**Task material**
_ _ _ _ _ _ _

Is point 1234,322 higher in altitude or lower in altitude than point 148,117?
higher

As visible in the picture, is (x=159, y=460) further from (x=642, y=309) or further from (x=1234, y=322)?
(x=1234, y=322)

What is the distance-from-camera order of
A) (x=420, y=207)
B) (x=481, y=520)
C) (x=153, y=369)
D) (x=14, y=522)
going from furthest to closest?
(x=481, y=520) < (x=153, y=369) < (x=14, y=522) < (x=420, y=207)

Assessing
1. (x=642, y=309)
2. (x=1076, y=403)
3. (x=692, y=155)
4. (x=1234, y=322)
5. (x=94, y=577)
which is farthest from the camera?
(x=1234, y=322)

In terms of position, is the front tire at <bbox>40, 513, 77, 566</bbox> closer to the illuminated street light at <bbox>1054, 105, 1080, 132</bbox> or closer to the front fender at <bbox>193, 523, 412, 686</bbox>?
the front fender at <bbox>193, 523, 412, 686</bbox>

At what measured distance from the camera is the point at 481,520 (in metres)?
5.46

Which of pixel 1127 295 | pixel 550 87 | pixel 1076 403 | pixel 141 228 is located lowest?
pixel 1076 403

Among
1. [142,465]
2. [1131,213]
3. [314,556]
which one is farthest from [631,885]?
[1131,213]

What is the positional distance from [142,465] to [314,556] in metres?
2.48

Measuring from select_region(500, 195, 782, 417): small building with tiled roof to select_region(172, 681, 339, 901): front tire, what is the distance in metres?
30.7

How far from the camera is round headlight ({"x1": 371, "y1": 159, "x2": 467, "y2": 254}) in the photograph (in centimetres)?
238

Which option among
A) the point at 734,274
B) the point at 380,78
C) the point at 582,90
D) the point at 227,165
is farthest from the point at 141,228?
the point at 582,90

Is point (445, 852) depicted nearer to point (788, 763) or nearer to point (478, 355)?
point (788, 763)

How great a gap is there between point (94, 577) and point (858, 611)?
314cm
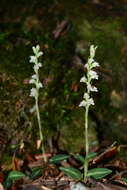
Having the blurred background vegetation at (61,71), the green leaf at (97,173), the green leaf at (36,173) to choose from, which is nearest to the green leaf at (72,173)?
the green leaf at (97,173)

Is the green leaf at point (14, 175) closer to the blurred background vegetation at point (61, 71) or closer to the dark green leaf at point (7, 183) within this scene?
the dark green leaf at point (7, 183)

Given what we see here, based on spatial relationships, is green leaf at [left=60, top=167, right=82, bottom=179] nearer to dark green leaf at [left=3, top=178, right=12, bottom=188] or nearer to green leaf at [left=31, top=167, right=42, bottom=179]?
green leaf at [left=31, top=167, right=42, bottom=179]

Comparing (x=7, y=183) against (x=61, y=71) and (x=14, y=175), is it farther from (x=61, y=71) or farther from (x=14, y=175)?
(x=61, y=71)

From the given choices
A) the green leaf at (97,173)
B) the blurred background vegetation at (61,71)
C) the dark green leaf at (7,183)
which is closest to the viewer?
the green leaf at (97,173)

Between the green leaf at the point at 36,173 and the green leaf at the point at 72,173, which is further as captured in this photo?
the green leaf at the point at 36,173

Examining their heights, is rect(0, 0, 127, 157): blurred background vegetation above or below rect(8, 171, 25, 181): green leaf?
above

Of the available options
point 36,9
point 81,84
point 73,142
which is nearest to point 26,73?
point 81,84

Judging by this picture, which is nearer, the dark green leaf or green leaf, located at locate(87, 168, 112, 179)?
green leaf, located at locate(87, 168, 112, 179)

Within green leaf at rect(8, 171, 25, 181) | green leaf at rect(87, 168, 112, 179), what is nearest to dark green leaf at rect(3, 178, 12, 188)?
green leaf at rect(8, 171, 25, 181)

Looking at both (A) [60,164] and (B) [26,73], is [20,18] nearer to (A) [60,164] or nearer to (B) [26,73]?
(B) [26,73]

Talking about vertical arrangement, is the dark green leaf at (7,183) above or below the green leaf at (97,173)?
below
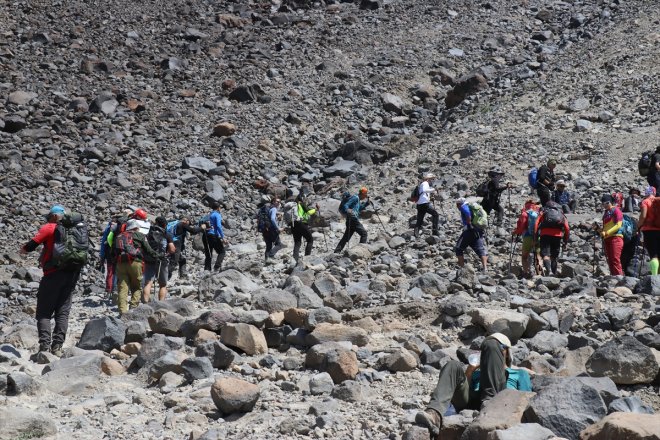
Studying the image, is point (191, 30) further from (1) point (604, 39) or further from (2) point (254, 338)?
(2) point (254, 338)

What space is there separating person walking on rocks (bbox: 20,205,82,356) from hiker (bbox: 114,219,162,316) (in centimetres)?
220

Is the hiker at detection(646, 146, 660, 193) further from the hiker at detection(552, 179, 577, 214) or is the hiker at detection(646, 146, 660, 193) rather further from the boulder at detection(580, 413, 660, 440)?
the boulder at detection(580, 413, 660, 440)

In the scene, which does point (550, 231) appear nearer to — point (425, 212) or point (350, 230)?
point (425, 212)

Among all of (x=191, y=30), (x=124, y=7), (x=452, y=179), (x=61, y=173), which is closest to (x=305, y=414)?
(x=452, y=179)

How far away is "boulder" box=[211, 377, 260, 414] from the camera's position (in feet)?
26.6

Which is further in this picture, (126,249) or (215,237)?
(215,237)

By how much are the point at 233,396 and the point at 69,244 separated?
3474mm

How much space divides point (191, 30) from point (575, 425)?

_ _ _ _ _ _ _

**What is being asked**
Rewrite every one of the items above with "front tire" swapped for "front wheel", keeping everything else the same, and leave out the pictures.

**Task response**
Is point 1234,322 higher in altitude or lower in altitude than point 148,117?
higher

As visible in the picture, is (x=159, y=460) further from (x=642, y=309) or further from (x=1234, y=322)?
(x=1234, y=322)

What is the distance-from-camera order of
A) (x=420, y=207)
B) (x=481, y=520)
C) (x=153, y=369)
D) (x=14, y=522)
going from furthest to closest?
(x=481, y=520) < (x=153, y=369) < (x=14, y=522) < (x=420, y=207)

Assessing
1. (x=642, y=309)
2. (x=1076, y=403)
3. (x=692, y=155)
4. (x=1234, y=322)
5. (x=94, y=577)
which is farthest from the camera?
(x=1234, y=322)

In terms of position, is the front wheel at <bbox>40, 513, 77, 566</bbox> closer to the illuminated street light at <bbox>1054, 105, 1080, 132</bbox> or closer to the front fender at <bbox>193, 523, 412, 686</bbox>?
the front fender at <bbox>193, 523, 412, 686</bbox>

At what measured distance from the camera is the point at 481,520 (in metres)?
5.46

Which of pixel 1127 295 | pixel 550 87 | pixel 1076 403 | pixel 141 228 is located lowest?
pixel 1076 403

Among
1. [142,465]
2. [1131,213]
3. [314,556]
which one is farthest from [631,885]?
[1131,213]

What is the positional distance from [142,465] to [314,556] in metres?
2.48

Measuring from select_region(500, 195, 782, 417): small building with tiled roof to select_region(172, 681, 339, 901): front wheel, what is the distance in metres?
30.7

How far from the camera is round headlight ({"x1": 371, "y1": 159, "x2": 467, "y2": 254}) in the photograph (in centimetres)?
238

Which option among
A) the point at 734,274
B) the point at 380,78
C) the point at 582,90
D) the point at 227,165
is farthest from the point at 141,228?
the point at 582,90

Is point (445, 852) depicted nearer to point (788, 763) or nearer to point (478, 355)?
point (788, 763)

How great a gap is there between point (94, 577) and point (858, 611)?
314cm
Having the blurred background vegetation at (61,71), the green leaf at (97,173), the green leaf at (36,173) to choose from, which is nearest to the green leaf at (72,173)?
the green leaf at (97,173)

Is the green leaf at point (14, 175) closer to the blurred background vegetation at point (61, 71) or closer to the dark green leaf at point (7, 183) within this scene?
the dark green leaf at point (7, 183)

Given what we see here, based on spatial relationships, is green leaf at [left=60, top=167, right=82, bottom=179] nearer to dark green leaf at [left=3, top=178, right=12, bottom=188] or nearer to green leaf at [left=31, top=167, right=42, bottom=179]?
green leaf at [left=31, top=167, right=42, bottom=179]

Comparing (x=7, y=183) against (x=61, y=71) and (x=14, y=175), is it farther from (x=61, y=71) or farther from (x=14, y=175)?
(x=61, y=71)

From the given choices
A) the green leaf at (97,173)
B) the blurred background vegetation at (61,71)
C) the dark green leaf at (7,183)
which is closest to the viewer?
the green leaf at (97,173)

Between the green leaf at the point at 36,173 and the green leaf at the point at 72,173, which is further as captured in this photo?
the green leaf at the point at 36,173

Examining their heights, is rect(0, 0, 127, 157): blurred background vegetation above or below rect(8, 171, 25, 181): green leaf?
above

Of the available options
point 36,9
point 81,84
point 73,142
which is nearest to point 26,73?
point 81,84

Judging by this picture, which is nearer, the dark green leaf or green leaf, located at locate(87, 168, 112, 179)?
green leaf, located at locate(87, 168, 112, 179)

Within green leaf at rect(8, 171, 25, 181) | green leaf at rect(87, 168, 112, 179), what is nearest to dark green leaf at rect(3, 178, 12, 188)?
green leaf at rect(8, 171, 25, 181)

Looking at both (A) [60,164] and (B) [26,73], is [20,18] nearer to (A) [60,164] or nearer to (B) [26,73]?
(B) [26,73]

Talking about vertical arrangement, is the dark green leaf at (7,183) above or below the green leaf at (97,173)?
below
Studying the image, is point (191, 30) further from (1) point (604, 39) or further from (2) point (254, 338)?
(2) point (254, 338)

What space is there separating person walking on rocks (bbox: 20,205,82,356) from hiker (bbox: 114,219,162,316) (in centimetres)?
220

Is the hiker at detection(646, 146, 660, 193) further from the hiker at detection(552, 179, 577, 214) or is the hiker at detection(646, 146, 660, 193) rather further from the boulder at detection(580, 413, 660, 440)?
the boulder at detection(580, 413, 660, 440)

In the scene, which does point (550, 231) appear nearer to — point (425, 212) or point (350, 230)?
point (425, 212)

Among all of (x=191, y=30), (x=124, y=7), (x=452, y=179), (x=61, y=173), which is closest to (x=305, y=414)?
(x=452, y=179)

How far away is "boulder" box=[211, 377, 260, 414] from the camera's position (in feet)?
26.6

Which is further in this picture, (126,249) or (215,237)?
(215,237)

By how much are the point at 233,396 and the point at 69,244 separated?
3474mm

How much space divides point (191, 30) from point (575, 425)?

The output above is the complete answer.